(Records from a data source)
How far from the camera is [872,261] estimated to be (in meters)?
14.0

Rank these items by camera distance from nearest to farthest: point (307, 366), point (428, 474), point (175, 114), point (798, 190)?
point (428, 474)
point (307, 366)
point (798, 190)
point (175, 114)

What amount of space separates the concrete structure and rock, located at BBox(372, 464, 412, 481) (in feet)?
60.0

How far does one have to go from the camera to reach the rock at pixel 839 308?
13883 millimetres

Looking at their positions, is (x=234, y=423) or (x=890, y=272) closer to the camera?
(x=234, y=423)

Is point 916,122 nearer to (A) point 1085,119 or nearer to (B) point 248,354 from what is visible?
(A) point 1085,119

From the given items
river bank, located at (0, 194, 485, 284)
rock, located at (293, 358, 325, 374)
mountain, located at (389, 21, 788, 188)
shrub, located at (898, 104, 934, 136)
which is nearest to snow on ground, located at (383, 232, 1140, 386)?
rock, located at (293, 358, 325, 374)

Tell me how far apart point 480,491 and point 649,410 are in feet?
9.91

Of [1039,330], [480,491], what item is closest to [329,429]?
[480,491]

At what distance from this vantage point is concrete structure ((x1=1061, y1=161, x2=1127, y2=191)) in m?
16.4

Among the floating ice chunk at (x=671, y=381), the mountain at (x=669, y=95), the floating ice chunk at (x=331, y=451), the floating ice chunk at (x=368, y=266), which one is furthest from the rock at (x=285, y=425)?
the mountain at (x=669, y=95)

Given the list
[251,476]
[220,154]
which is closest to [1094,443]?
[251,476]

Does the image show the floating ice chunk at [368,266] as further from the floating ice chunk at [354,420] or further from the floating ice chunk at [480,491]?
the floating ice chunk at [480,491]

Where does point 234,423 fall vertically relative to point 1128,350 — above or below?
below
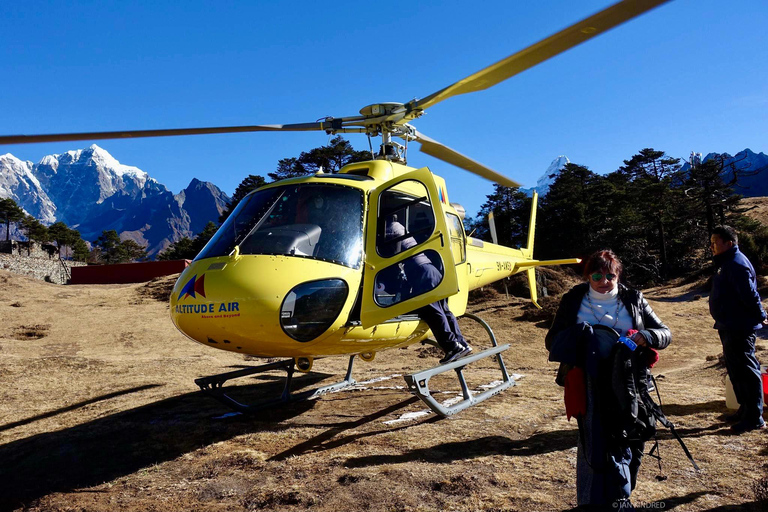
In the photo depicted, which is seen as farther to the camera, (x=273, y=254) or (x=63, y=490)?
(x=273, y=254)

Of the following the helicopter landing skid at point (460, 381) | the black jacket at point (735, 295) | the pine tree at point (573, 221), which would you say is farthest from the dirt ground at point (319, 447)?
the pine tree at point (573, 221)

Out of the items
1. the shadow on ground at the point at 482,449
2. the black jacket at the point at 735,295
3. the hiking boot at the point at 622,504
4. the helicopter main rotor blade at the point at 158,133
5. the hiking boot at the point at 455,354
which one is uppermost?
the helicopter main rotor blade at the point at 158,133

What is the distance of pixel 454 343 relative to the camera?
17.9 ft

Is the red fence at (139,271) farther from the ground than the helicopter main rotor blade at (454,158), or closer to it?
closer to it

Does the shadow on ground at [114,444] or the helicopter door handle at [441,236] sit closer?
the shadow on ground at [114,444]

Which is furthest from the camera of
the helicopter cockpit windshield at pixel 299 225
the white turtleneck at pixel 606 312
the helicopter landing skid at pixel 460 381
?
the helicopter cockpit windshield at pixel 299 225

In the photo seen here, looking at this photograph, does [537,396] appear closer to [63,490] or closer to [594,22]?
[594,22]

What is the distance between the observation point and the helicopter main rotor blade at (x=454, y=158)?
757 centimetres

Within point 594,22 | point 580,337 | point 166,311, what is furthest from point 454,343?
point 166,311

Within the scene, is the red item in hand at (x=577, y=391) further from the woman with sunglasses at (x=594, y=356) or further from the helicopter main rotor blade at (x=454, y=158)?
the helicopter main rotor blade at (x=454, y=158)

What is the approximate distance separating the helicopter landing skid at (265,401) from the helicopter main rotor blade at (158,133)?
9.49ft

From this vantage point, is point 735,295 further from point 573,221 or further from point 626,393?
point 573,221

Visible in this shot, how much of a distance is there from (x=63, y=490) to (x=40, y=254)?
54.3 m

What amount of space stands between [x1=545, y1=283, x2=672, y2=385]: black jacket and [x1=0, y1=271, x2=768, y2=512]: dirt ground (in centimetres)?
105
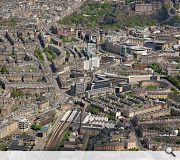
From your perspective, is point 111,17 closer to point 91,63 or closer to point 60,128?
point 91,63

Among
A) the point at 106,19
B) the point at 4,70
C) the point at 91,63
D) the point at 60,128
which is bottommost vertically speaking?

Stated goal:
Copy the records word for word, from the line with "What amount of space stands" through the end of the records, leaving the pictures out of your answer.

Finished answer:
What amount of space stands between [x1=545, y1=283, x2=672, y2=385]: black jacket and [x1=0, y1=271, x2=768, y2=512]: dirt ground (in centimetres)?
105
From your perspective, is point 111,17 closer to point 91,63 or closer to point 60,128?
point 91,63

Among
A) the point at 106,19
B) the point at 4,70
C) the point at 91,63
D) the point at 60,128
which is bottommost vertically speaking?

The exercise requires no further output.